Copy the rows below, substituting "coat" for each "jacket" and changing nothing else.
*** Excerpted records ***
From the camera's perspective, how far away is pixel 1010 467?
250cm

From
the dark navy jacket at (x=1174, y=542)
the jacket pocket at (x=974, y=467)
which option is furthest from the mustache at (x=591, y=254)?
***
:: Expected output ::
From the camera's perspective, how far away is pixel 1010 467?
250cm

From
the dark navy coat at (x=1174, y=542)
the coat pocket at (x=974, y=467)
which option is furthest from the mustache at (x=591, y=254)?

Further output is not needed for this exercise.